April 2024

Lupus and Skin Diseases

kin disease is a very common symptom of systemic lupus erythematosus (SLE), or lupus. Rashes are often the first visible indication of the disease. Eighty per cent of lupus patients will develop some kind of skin manifestation throughout the course of their disease.

There are numerous rashes associated with lupus, but there are three main types:

  1. Acute Cutaneous Lupus Erythematosus (ACLE)
  2. Subacute Cutaneous Lupus Erythematosus (SCLE)
  3. Discoid Lupus Erythematosus (DLE), sometimes referred to as Chronic Cutaneous Lupus Erythematosus (CCLE).

Acute Cutaneous Lupus Erythematosus (ACLE)

Also known as:

  • “Malar rash,” referring to the involvement of the upper cheeks.
  • “Butterfly rash,” referring to the unique butterfly-like shape. ACLE is the most common skin manifestation of lupus and is often referred to as the “lupus mask” due to its distinctive shape and the frequency with which it is seen in patients.

Characteristics of ACLE:

  • Symmetrical (uniform) appearance that covers both cheeks and the bridge of the nose.
  • In some cases, the neck and forehead are also affected.
  • Skin is red and swollen, similar to a sunburn.
  • The rash is persistent, as opposed to other skin changes that last only minutes or hours.

Causes and Long-term Effects:

The precise cause of ACLE is unknown. However, underlying lupus activity can trigger the rash. As is explained below, ACLE is photosensitive, meaning that exposure to ultraviolet (UV) light, including the sun, can trigger an outbreak. (Sun exposure can also trigger or worsen a general lupus flare.) An ACLE outbreak can last for weeks or longer but once the rash clears, there are usually no permanent effects.

Subacute Cutaneous Lupus Erythematosus (SCLE)

Characteristics of SCLE

  • Ring-shaped or disk-shaped patches of red, crusty skin.
  • Most often develops on skin that has been exposed to the sun or another form of ultraviolet light.

Causes and Long-term Effects

As with most skin diseases associated with lupus, SCLE is photosensitive – it is triggered or worsened by ultraviolet (UV) light. Some patients experience SCLE lesions as a side effect of medications. This type of SCLE usually clears up once the patient stops taking the medication and traditional SCLE treatments with antimalarial medications and corticosteroids begin. Lesions usually heal without scarring, but some skin lightening or darkening can occur.

Discoid Lupus Erythematosus (DLE)

DLE is also known as Chronic Cutaneous Lupus Erythematosus (CCLE). Patients with DLE only develop skin disease and do not exhibit other symptoms associated with the disease, such as arthritis.

There are two types of DLE: localized DLE, in which the lesions are primarily located on the scalp and face, and generalized DLE, in which lesions can be located anywhere on the body.

Characteristics of DLE

  • Only affects the skin.
  • Disk or coin-shaped scaly lesions (similar to SCLE).
  • Generally found on the scalp and face, particularly the cheeks and nose.
  • Usually painless.

Causes and Long-term Effects

Research suggests that patients with DLE are more photosensitive than SLE patients. Because DLE lesions can lead to scarring, it is important for patients to minimize sun exposure whenever possible. If this scarring occurs on the scalp, it can damage hair follicles and lead to permanent hair loss. A small percentage of people with DLE (five to ten per cent), will go on to develop SLE. It is important to monitor DLE symptoms and discuss any changes with your health care provider. Every individual with lupus is different and the stimuli that cause a flare will differ from patient to patient. While some causes are common, (sunlight for example), others can be as varied as the individual. Medications, environmental factors and any other number of things can stimulate symptoms. By paying attention to their symptoms, lupus patients may be able to identify triggers and learn to avoid them.

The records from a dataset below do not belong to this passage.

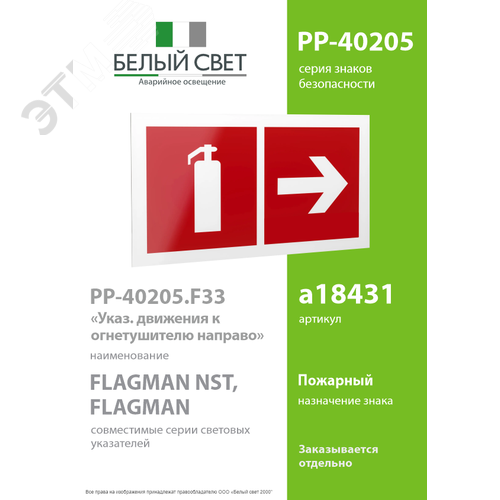 Знак безопасности PP-40205.F33''Указ. движения к огнетушителю направо'' - фото 2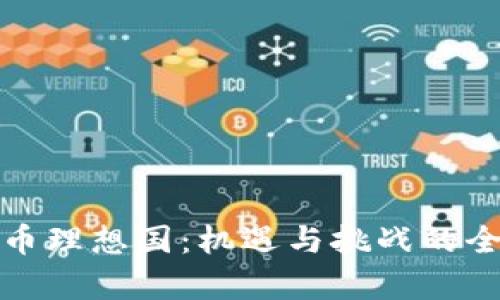 数字货币理想国：机遇与挑战的全面解析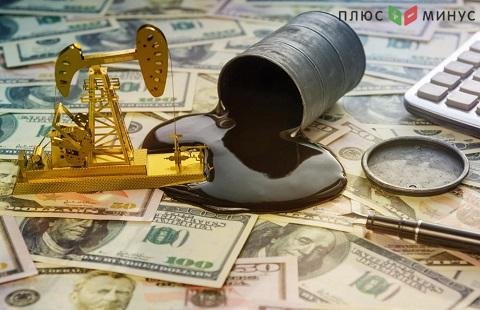 Апрельские фьючерсы на Brent подорожали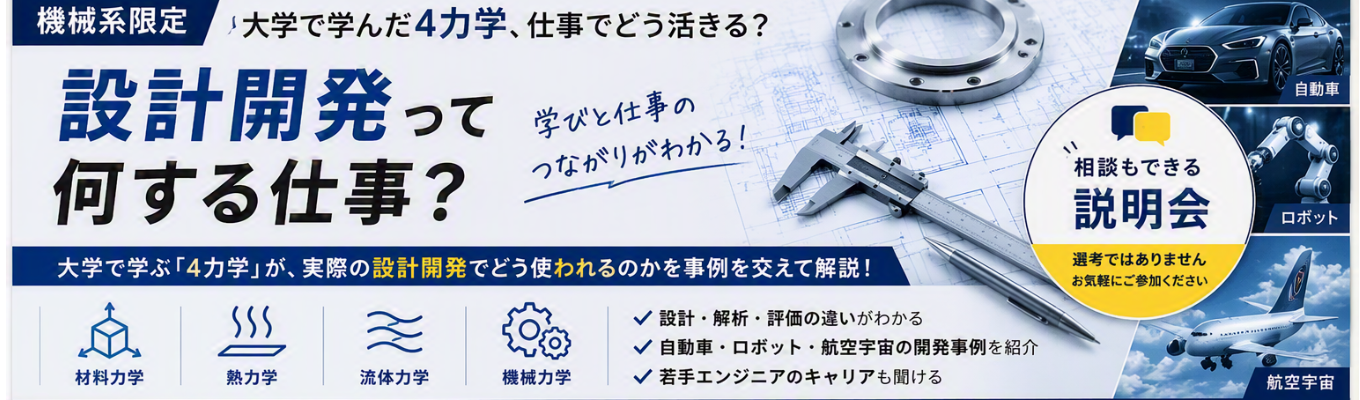 【機械系限定】設計開発エンジニアは自分に向いてる? 学びと仕事のつながりを解説/カジュアル面談付き説明会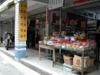 next photo: traditional shop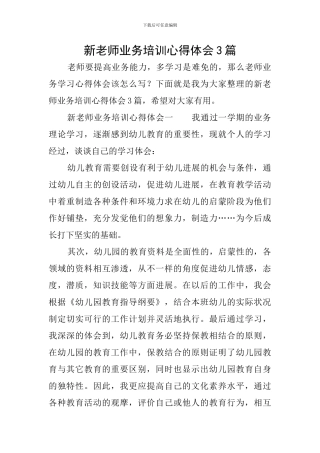 新教师业务培训心得体会3篇
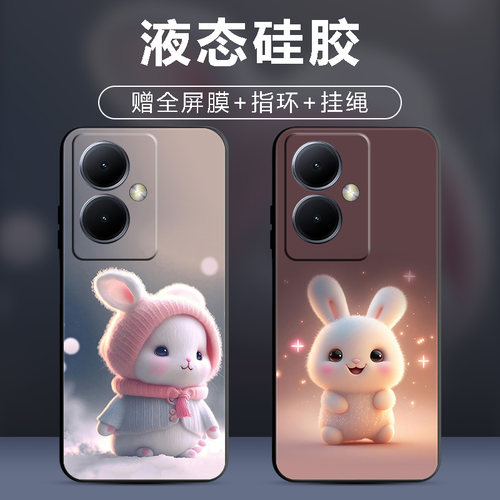 手机壳保护套全包防摔软边薄适用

Topical treatments, such as corticosteroid creams, applied directly to the affected skin are often effective, and may be the only treatment needed if rash is the only symptom. To treat persistent or aggressive rashes, corticosteroids can be injected directly into the skin. Anti-malarial medications (chloroquine [Aralen™], hydroxychloroquine [Plaquenil™]) are also highly effective in treating skin disease (see Fact Sheet on medications in lupus). Patients with systemic lupus and/or lupus of the skin should avoid direct sunlight and ultraviolet (UV) light whenever possible, and when going outdoors, they should take precautions against sun exposure, such as using sunscreen (sun protective factor [SPF] 30 or greater) and covering their skin.